But they both seem to have the general idea that the avatar body is controlled by an outside intelligence, and they already had this idea in place at their first meeting with Jake.

.

----------


## KorvinStarmast

I did not go. I had no interest in a rehash of "Pocahontas in Space" with great visual effects.
My son and my wife went. (Both adults, with very different tastes in movies). 

The both walked out about 2/3 - 3/4 of the way through for this reason: bored. 
Neat SFX (which they both praised) were not sufficient to keep their interest.   Comment from my son, who is the one who got me interested in_ The Witcher_ and _Mandalorian_:

"If you are going to spend that kind of money on those amazing SFX, write a story to go with it.  Don't skimp on that creative aspect."

----------


## warty goblin

Rewatched/finished the movie on Friday. It definitely improved on a second and complete viewing. For one thing we weren't as close to the end as I had thought, and the end did I thought a good job of pulling the story into a more coherent whole. 

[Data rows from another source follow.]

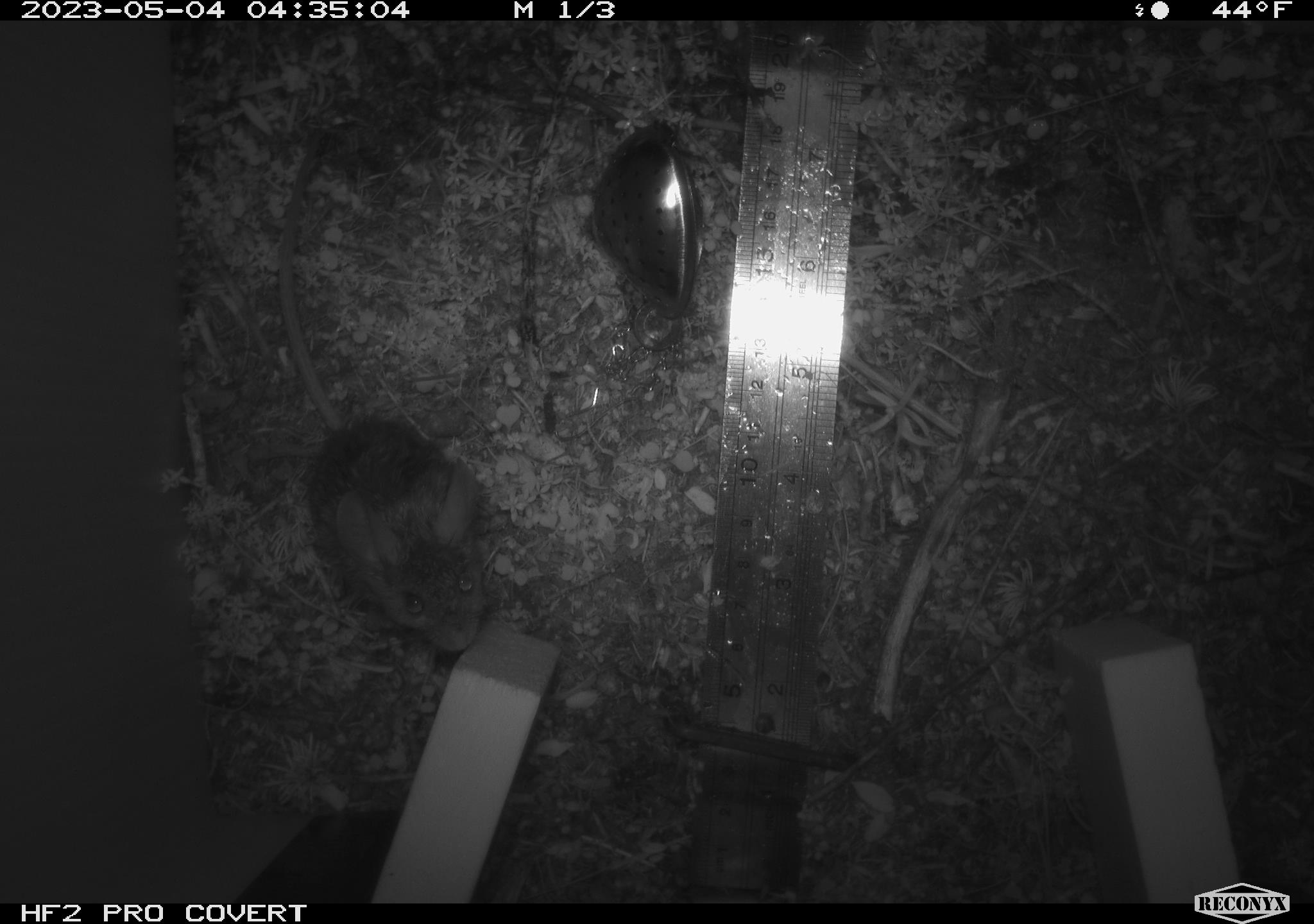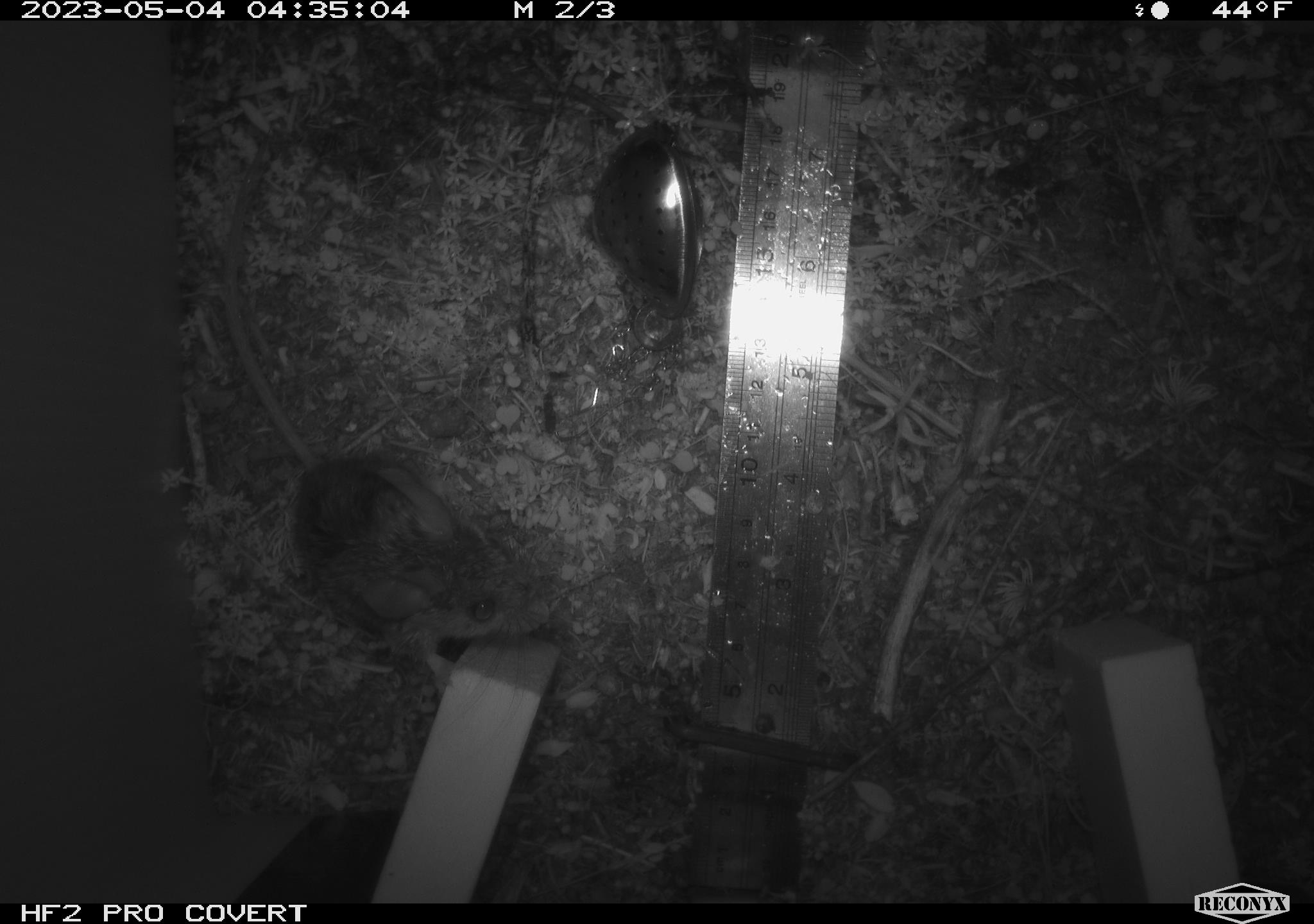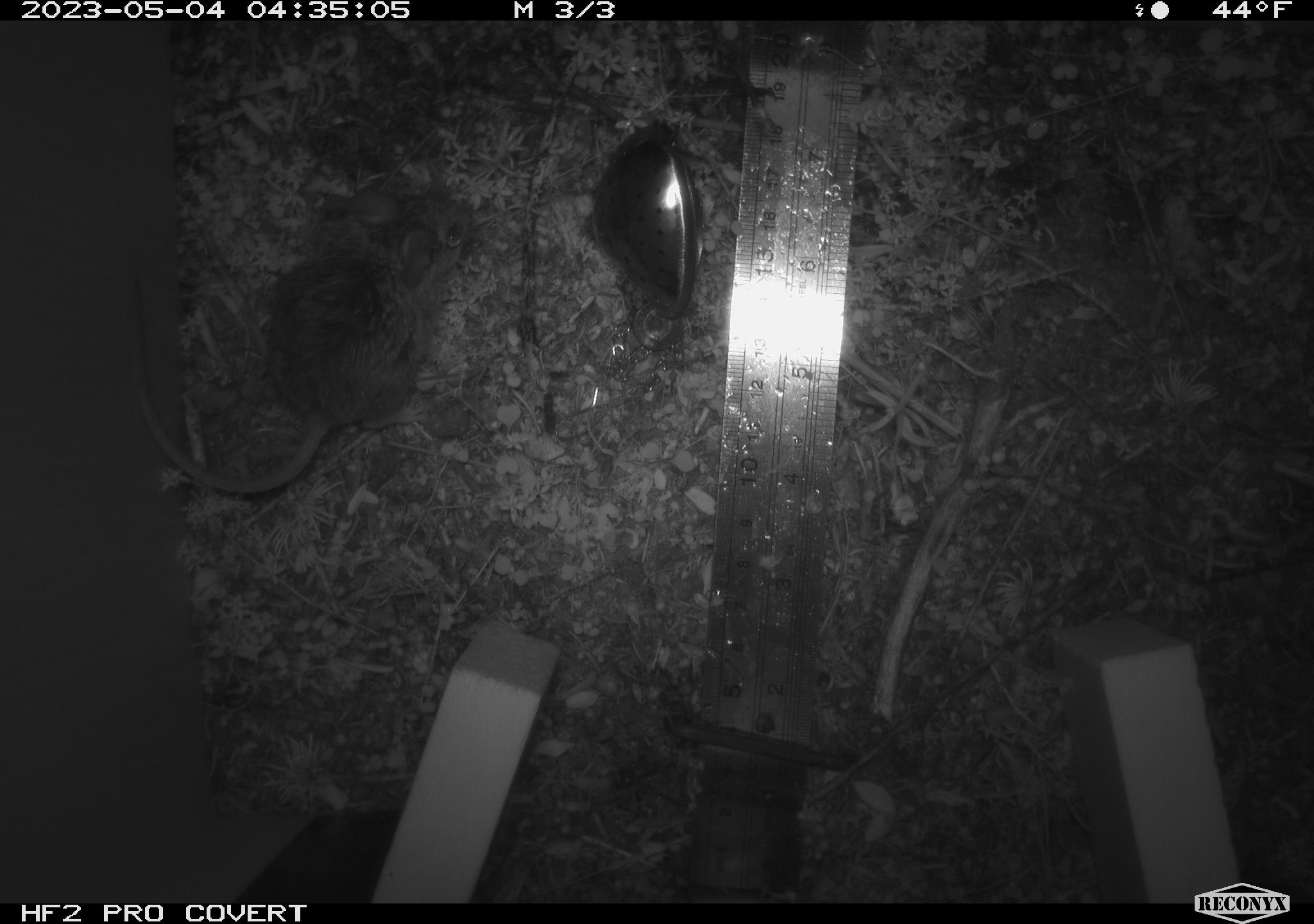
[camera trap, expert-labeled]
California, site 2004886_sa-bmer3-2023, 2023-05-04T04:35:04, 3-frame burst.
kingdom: Animalia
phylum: Chordata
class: Mammalia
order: Rodentia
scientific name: Rodentia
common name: mouse species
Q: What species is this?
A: Mouse species (Rodentia).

The details remain intensely impressive. Natiri's copper earrings tarnish over the course of the movie, and nobody sinks a ship like James Cameron. Since I like some good old fashioned nautical mayhem, that was a lot of fun.

*Spoiler*
Show

The Titanic parallels are inevitable and actually kind of interesting. Titanic worked as a movie about a big ship sinking because it made the ship itself a very familiar and at times joyful place, one you were sad to see perish. It also did a lot of work to highlight secondary and sometimes even tertiary characters, which made the entire tragedy feel sufficiently big. Yes it was primarily a Jack/Rose love tragedy, but the movie was very careful to not have it be _just_ that. The other people on the ship, while not the focus, clearly also mattered.

This went exactly the opposite, doing a lot of work to make you hate the ship and everybody on it. At which I think it succeeded quite well. But the actual sinking was still intense and, for a PG-13 movie, relatively scary. And to the movie's credit, it was a fairly believable sort of ship sinking as well, with the sudden and violent inversion, survivors trapped in air pockets, and creepily floating corpses. 

Also while we're talking spoilers, this really is _A Song for Lya_ but action movie. The shot of Jake meeting his time-shifting son in the afterlife/Ehwa pretty much makes it obvious. The Navi have the only god in the universe. Get with it.  


Having seen the entire thing, I'd rate it an easy 8/10. The first one is 9/10 for me, due mostly to being a complete and satisfying story on its own, with I think stronger character arcs overall, particularly for Jake and Natiri. But since this one doesn't try to be a satisfying stand alone, it, on its own, leaves things hanging. Which is good, I'm pumped for a sequel. 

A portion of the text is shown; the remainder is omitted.